Trends in social computing as well as ubiquitous computing had pushed us to consider research methodologies that are very different from the past. In many cases, we can no longer assume only a single display, only knowledge work, isolated worker, location stationary with short task durations. HCI researchers have slowly broken out of the mold in which we were constrained. Increasingly, evaluations are often done in situations in which there are just too many uncontrolled conditions and variables. Artificially created environments such as in-lab studies are only capable of telling us behaviors in constrained situations. In order to understand how users behave in varied time and place, contexts and other situations, we need to systematically re-evaluate our research methodologies.

The Augmented Social Cognition group have been a proponent of the idea of 'Living Labratory' within PARC. The idea (born out of a series of conversation between myself, Peter Pirolli, Stuart Card, and Mark Stefik) is that in order to bridge the gulf between academic models of science and practical research, we need to conduct research within laboratories that are situated in the real world. Many of these living laboratories are real platforms and services that researchers would build and maintain, and just like Google Labs or beta software, would remain somewhat unreliable and experimental, but yet useful and real. The idea is to engage real users in ecological valid situations, while gathering data and building models of social behavior.

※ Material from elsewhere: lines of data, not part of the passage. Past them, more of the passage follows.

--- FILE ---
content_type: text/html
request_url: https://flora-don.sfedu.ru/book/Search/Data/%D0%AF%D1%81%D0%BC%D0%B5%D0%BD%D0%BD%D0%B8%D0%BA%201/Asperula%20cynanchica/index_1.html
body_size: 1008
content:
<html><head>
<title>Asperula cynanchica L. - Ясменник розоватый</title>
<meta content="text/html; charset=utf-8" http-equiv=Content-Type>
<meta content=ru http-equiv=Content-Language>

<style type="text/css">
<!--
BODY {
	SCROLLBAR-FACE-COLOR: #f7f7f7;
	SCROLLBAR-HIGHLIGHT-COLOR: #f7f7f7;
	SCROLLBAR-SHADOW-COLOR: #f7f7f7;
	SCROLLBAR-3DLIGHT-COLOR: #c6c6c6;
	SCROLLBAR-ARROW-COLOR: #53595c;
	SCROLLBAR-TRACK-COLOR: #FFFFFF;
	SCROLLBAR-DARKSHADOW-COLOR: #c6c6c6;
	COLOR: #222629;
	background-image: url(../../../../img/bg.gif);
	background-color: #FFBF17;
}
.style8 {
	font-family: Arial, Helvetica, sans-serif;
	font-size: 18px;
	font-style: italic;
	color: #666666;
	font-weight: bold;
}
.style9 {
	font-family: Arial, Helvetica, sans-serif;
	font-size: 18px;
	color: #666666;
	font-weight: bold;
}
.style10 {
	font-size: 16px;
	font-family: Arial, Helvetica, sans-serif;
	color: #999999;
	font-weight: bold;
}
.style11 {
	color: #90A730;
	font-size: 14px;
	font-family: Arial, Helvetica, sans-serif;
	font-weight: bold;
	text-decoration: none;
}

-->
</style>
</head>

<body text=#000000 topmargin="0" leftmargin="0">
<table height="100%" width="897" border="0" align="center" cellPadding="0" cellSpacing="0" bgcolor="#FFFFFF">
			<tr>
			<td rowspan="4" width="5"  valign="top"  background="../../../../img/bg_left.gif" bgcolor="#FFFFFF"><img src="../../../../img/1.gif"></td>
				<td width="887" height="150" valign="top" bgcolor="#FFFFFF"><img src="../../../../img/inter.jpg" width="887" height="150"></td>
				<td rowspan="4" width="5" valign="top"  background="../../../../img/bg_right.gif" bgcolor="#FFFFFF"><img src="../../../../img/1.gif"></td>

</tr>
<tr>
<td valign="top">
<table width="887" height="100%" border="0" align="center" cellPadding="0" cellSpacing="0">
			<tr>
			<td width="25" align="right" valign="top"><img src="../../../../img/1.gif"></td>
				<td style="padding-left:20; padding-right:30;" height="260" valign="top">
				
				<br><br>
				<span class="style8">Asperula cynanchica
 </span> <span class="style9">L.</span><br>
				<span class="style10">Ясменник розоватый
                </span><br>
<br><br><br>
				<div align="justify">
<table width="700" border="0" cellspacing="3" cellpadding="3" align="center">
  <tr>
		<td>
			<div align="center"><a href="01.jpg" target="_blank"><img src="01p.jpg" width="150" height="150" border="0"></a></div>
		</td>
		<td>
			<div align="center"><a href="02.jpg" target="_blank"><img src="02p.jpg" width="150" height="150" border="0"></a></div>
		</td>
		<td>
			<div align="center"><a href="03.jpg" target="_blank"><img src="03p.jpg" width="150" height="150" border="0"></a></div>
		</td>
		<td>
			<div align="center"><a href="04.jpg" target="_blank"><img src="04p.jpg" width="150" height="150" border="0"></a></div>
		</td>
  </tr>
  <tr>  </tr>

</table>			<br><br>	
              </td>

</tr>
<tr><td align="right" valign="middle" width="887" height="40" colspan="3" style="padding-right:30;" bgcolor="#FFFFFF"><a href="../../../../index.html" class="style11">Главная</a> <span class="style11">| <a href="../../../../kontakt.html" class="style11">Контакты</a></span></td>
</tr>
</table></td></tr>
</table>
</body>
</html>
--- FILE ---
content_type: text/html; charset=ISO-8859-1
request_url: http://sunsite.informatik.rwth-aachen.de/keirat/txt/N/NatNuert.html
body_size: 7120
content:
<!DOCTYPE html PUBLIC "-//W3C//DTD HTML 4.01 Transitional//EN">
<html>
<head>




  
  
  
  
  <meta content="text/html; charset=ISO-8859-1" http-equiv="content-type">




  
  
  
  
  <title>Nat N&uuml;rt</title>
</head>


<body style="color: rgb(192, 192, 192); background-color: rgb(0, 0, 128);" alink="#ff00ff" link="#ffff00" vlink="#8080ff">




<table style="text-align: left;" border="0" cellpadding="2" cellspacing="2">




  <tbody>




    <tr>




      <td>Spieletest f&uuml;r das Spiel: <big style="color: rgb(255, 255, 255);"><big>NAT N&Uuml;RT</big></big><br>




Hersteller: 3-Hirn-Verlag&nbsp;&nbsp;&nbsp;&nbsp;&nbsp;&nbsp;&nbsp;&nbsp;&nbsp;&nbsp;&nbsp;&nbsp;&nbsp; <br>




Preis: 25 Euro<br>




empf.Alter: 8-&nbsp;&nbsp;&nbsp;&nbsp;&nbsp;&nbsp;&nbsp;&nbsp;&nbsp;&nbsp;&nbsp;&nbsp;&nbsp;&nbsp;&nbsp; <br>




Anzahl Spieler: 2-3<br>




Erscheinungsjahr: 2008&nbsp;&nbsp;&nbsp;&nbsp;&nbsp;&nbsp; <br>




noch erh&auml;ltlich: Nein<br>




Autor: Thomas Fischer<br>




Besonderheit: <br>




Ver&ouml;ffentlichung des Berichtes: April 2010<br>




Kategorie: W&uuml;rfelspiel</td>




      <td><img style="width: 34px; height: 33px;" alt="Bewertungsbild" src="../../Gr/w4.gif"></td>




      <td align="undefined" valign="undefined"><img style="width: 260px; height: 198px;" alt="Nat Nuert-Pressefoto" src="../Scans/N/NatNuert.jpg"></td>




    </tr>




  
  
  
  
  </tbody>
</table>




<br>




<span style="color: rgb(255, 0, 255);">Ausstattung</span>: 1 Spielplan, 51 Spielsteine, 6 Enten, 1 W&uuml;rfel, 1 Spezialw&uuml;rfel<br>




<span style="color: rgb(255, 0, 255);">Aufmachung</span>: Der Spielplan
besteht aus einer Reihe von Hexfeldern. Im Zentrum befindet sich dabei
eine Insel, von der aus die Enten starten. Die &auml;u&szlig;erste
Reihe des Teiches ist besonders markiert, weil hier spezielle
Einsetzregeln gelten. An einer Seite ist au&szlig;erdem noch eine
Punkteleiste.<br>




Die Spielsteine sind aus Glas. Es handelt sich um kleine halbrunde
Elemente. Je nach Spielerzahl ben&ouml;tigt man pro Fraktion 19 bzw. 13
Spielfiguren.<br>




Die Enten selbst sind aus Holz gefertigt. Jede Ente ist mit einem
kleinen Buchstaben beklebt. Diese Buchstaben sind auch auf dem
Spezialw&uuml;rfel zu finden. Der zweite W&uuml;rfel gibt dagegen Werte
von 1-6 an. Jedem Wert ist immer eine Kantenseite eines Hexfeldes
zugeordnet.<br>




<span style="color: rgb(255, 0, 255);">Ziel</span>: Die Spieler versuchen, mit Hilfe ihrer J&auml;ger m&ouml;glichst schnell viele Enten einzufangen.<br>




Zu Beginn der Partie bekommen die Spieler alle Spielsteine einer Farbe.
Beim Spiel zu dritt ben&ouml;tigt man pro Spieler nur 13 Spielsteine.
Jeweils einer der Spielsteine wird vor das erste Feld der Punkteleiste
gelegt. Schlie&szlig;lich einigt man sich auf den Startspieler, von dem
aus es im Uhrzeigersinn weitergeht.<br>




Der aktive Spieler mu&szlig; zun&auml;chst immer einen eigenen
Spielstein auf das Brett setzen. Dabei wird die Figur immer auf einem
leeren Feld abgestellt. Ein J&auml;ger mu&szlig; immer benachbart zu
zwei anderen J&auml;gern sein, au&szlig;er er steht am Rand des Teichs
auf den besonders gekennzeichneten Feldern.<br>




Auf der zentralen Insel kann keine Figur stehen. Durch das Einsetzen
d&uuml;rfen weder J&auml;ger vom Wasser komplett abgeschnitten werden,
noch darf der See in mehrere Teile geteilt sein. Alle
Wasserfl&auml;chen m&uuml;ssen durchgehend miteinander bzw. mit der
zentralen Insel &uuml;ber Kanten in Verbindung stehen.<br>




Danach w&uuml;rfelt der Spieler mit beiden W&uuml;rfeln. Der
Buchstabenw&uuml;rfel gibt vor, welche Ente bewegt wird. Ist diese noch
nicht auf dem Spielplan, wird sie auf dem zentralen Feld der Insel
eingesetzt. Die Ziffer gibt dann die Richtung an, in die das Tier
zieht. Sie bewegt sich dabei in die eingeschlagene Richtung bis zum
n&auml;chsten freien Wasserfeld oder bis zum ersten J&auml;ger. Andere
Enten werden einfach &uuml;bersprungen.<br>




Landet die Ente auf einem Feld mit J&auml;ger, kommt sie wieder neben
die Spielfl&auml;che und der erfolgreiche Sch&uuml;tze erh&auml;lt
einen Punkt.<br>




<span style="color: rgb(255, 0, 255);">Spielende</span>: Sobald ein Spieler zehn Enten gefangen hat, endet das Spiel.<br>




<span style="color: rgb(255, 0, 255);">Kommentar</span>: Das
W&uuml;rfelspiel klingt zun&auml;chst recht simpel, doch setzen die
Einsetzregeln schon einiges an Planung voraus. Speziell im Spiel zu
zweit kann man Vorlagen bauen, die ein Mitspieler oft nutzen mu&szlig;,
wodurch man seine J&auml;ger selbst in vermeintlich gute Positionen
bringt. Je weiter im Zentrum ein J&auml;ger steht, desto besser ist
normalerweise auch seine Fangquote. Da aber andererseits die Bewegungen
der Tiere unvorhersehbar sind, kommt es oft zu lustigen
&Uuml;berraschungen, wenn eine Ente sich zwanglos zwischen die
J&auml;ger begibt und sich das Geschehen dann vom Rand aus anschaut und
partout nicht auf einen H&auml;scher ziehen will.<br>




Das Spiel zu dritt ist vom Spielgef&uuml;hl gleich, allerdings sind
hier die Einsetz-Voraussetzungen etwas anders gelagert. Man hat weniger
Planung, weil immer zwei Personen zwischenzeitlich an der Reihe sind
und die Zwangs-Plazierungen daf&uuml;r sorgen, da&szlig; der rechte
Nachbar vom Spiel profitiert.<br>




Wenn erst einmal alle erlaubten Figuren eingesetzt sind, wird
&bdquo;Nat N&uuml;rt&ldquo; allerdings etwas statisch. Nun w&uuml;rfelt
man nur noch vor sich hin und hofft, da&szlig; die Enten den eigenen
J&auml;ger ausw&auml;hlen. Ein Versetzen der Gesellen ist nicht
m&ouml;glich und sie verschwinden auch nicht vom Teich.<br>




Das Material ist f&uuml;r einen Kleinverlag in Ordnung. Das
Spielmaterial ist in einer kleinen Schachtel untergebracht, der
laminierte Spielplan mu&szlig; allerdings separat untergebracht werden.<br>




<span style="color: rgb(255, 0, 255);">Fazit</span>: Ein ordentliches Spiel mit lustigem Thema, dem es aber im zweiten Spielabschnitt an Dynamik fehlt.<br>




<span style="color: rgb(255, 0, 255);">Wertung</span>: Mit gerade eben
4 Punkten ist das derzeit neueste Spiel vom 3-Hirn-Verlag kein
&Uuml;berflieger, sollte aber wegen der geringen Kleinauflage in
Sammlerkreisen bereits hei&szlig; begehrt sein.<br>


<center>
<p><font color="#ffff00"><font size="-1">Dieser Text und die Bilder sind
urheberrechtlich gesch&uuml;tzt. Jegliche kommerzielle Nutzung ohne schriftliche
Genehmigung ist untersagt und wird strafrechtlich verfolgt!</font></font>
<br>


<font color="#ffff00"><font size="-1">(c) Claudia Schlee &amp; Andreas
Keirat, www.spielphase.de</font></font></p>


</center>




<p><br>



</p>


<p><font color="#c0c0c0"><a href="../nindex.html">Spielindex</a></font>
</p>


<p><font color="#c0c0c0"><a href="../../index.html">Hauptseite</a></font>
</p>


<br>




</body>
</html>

Looking at two different dimensions in which HCI researchers could conduct evaluations, one dimension is whether the system is under the control of the researcher or not. Typically, computing scientists build systems and want them evaluated for effectiveness. The other dimension is whether the study is conducted in the laboratory or in the wild. These two dimensions interact to form four different ways of conducting evaluations:

  1. Building a system, and studying it in the laboratory. This is the most traditional approach in HCI research and the one that is typically favored by CHI conference paper reviewers. The problem with this approach is that it is (1) extremely time-consuming, and (2) experiments are not always ecologically valid. As mentioned before, it is extremely difficult, if not impossible, to design experiments for many social and mobile applications that are ecologically valid in the laboratory.

  2. Not building a system (but adopt one), and still study it in the laboratory. For example, this is possible by taking existing systems, such as Microsoft Word and iWorks Pages and comparing the features of these two systems.

  3. Adopting an existing system, and studying it in the wild. The advantage here is to study real applications that are being used in ecologically valid situations. The disadvantage is that findings are often not comparable, since factors are harder to isolate. On the other hand, the advantages are that real findings can be immediately applied to the live system. Impact of the research is real, since adoption issues are already removed. We have studied Wikipedia usage in detail using this method by releasing WikiDashboard.

  4. Building a system, releasing it, and studying it in the wild. A well-publicized use of this approach is Google's A/B testing approach . Apparently, according to Marissa Mayer at Google, A/B testing allowed them to finely tune the Search Engine Result Pages (SERPs). For example, how many search results should the page contain was studied carefully by varying the number between a great number of users. Because the subject pool is large, Google can say with some certainty which design is better on their running system. A major disadvantage of this approach is the effort and resource requirement it takes to study such systems. However, for economically interesting applications such as Web search engines, the tight integration between system and usage actually shorten the time to innovate between product versions.

Of these variations, (3) and (4) are what we consider to be 'Living Laboratory' studies. This was the reason why we released WikiDashboard into the wild. We will be releasing a new social search engine called MrTaggy in the near future. The idea is the same: to test some social search systems in the wild to see how they perform with real users.